Erstmals erscheint auf Deutsch Vladimir Jabotinskys Roman »Die Fünf«

von Christoph Gutknecht  10.12.2012 17:04 Uhr

In seinem Buch Pfeil ins Blaue (1953) beschrieb Arthur Koestler den »Mann, dessen entscheidender Beitrag zur Aufrichtung des jüdischen Staates bisher noch nicht genügend gewürdigt wird«. Gemeint war der 1880 in Odessa geborene Vladimir Zeev Jabotinsky, ein ebenso charismatischer wie umstrittener Führer des politischen Zionismus.
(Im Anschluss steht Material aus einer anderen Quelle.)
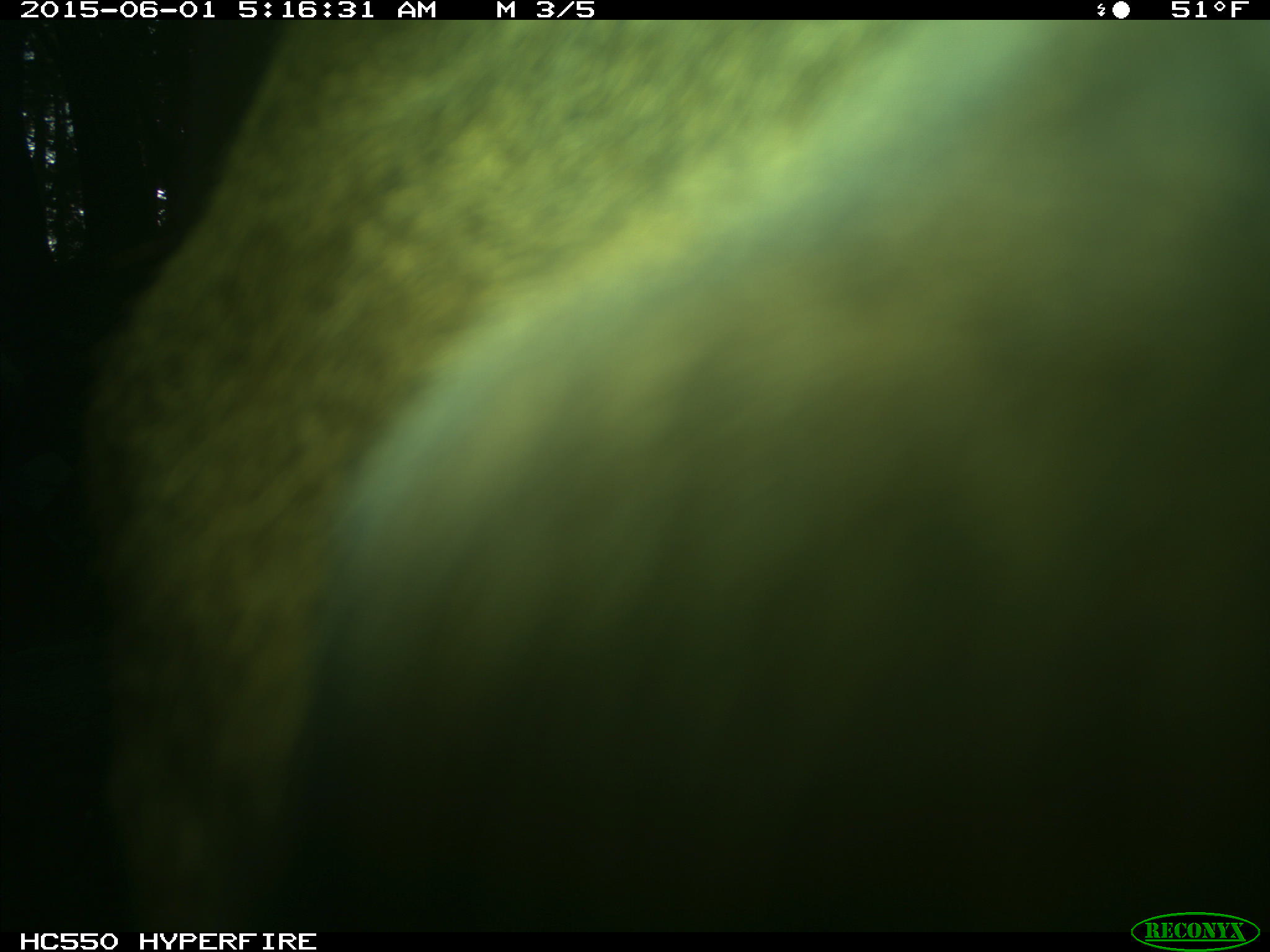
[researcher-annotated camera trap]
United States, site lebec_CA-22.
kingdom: Animalia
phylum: Chordata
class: Mammalia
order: Artiodactyla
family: Cervidae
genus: Cervus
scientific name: Cervus canadensis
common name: elk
Cervus canadensis (elk).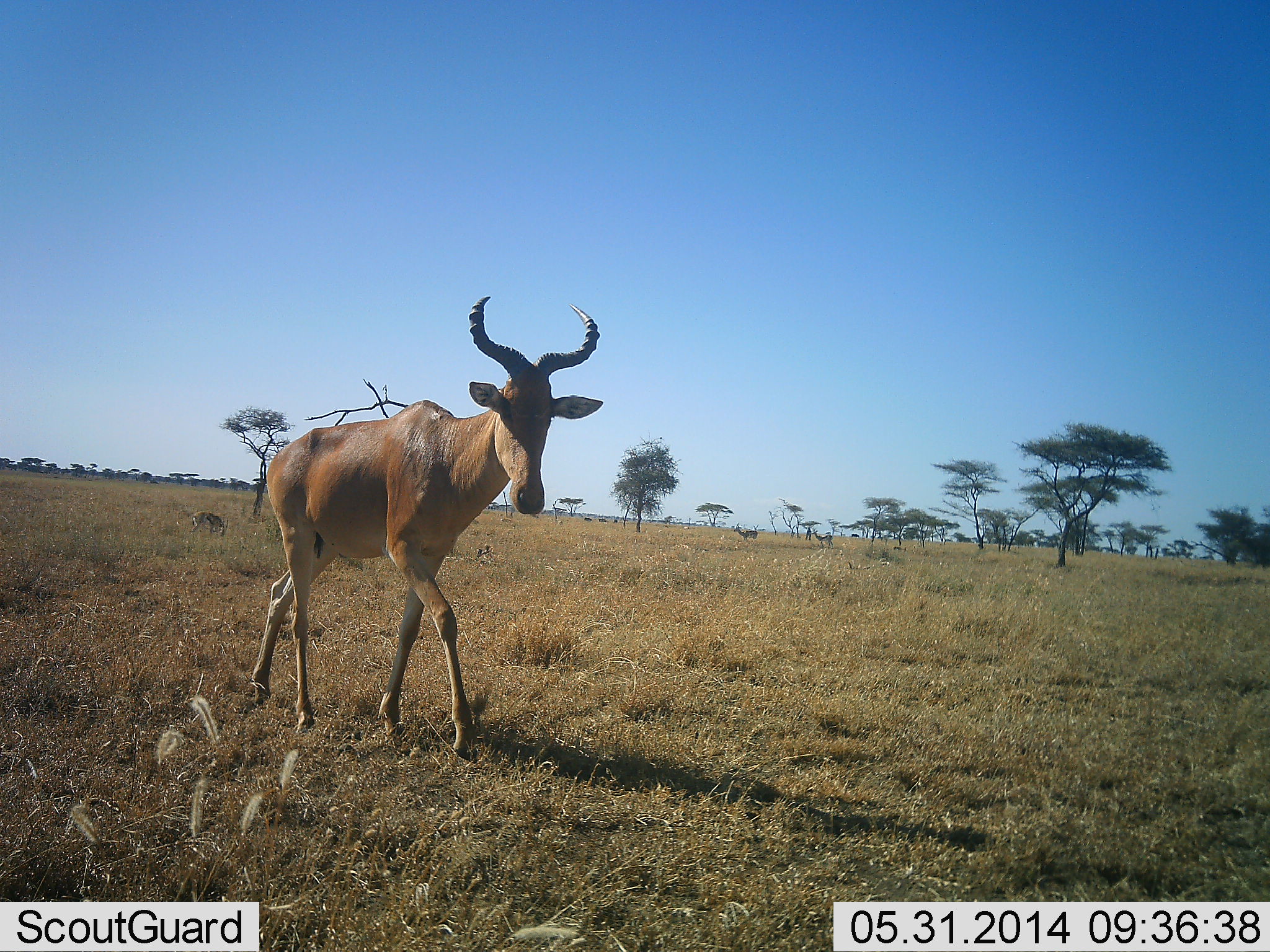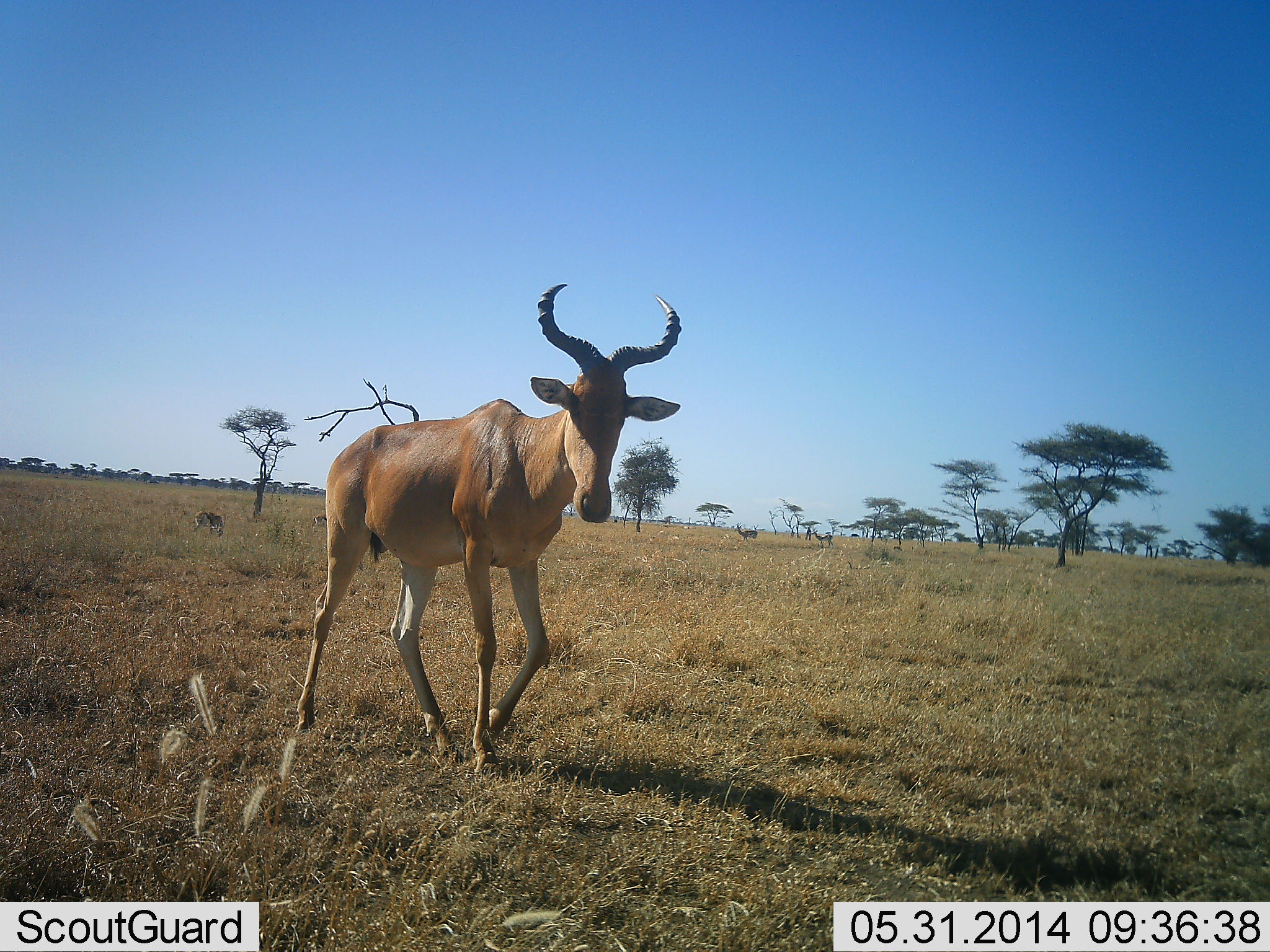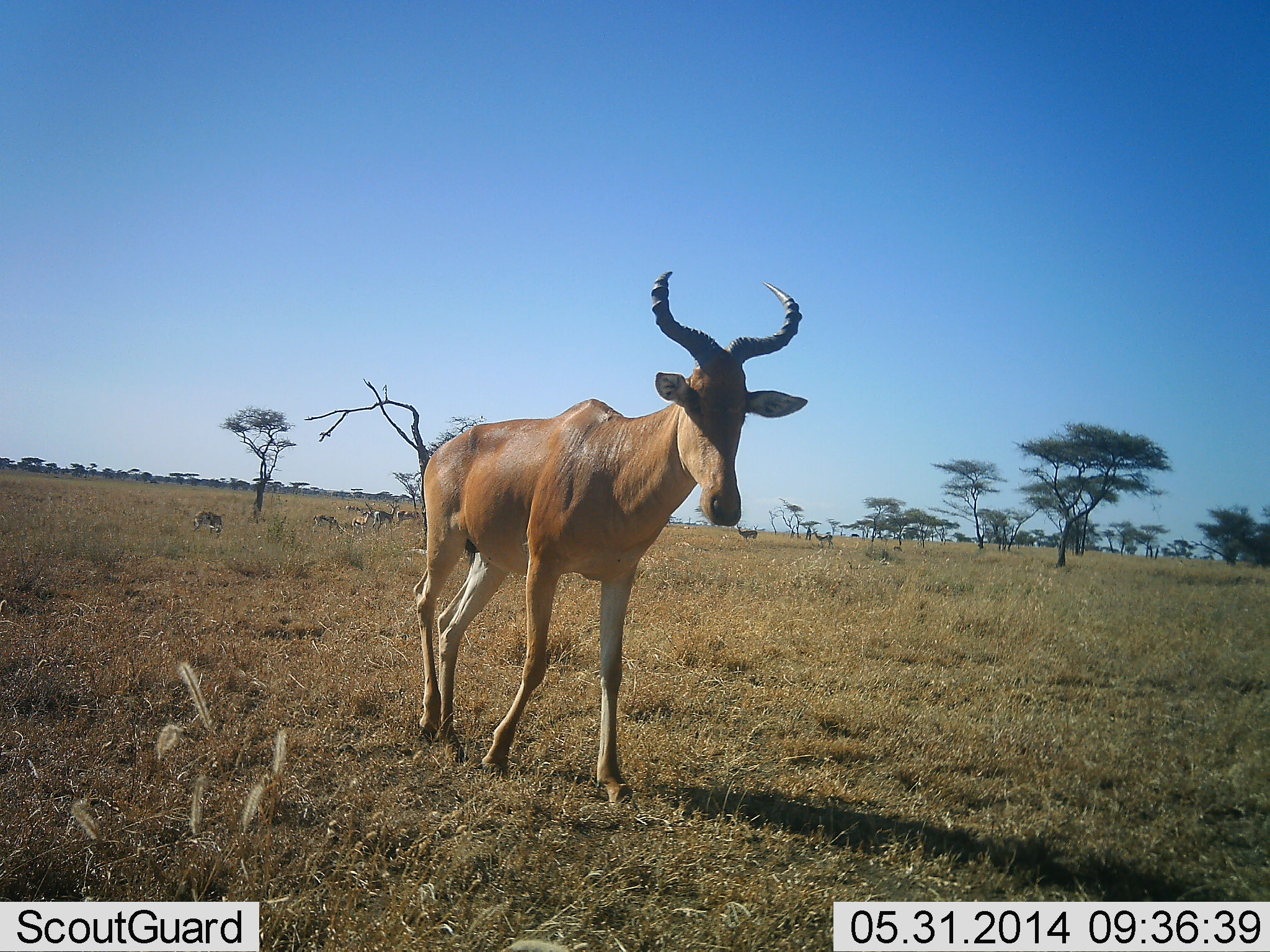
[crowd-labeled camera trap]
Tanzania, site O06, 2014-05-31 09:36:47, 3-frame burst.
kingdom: Animalia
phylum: Chordata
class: Mammalia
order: Artiodactyla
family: Bovidae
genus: Alcelaphus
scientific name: Alcelaphus buselaphus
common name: hartebeest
Hartebeest (Alcelaphus buselaphus), count 1. Behavior (volunteer vote fractions): standing 13%, resting 0%, moving 87%, interacting 0%. Young present (vote fraction): 0%. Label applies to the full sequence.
Theodor Herzl wurde durch die Dreyfus-Affäre klar, »dass es Zeit würde, etwas für die Juden zu tun«, Jabotinsky machten die Pogrome von 1903 bis 1906 in Kischinew, der heutigen moldawischen Hauptstadt, zum Kämpfer für jüdische Belange. Die assimilierten russischen Juden erschütterte er durch die Übersetzung des Gedichts »In Schchite Schtot« (deutsch: In der Stadt des Schlachtens), in dem Chaim N. Bialik, der größte Poet des modernen Hebräisch, die Verbrechen auf Jiddisch geschildert hatte.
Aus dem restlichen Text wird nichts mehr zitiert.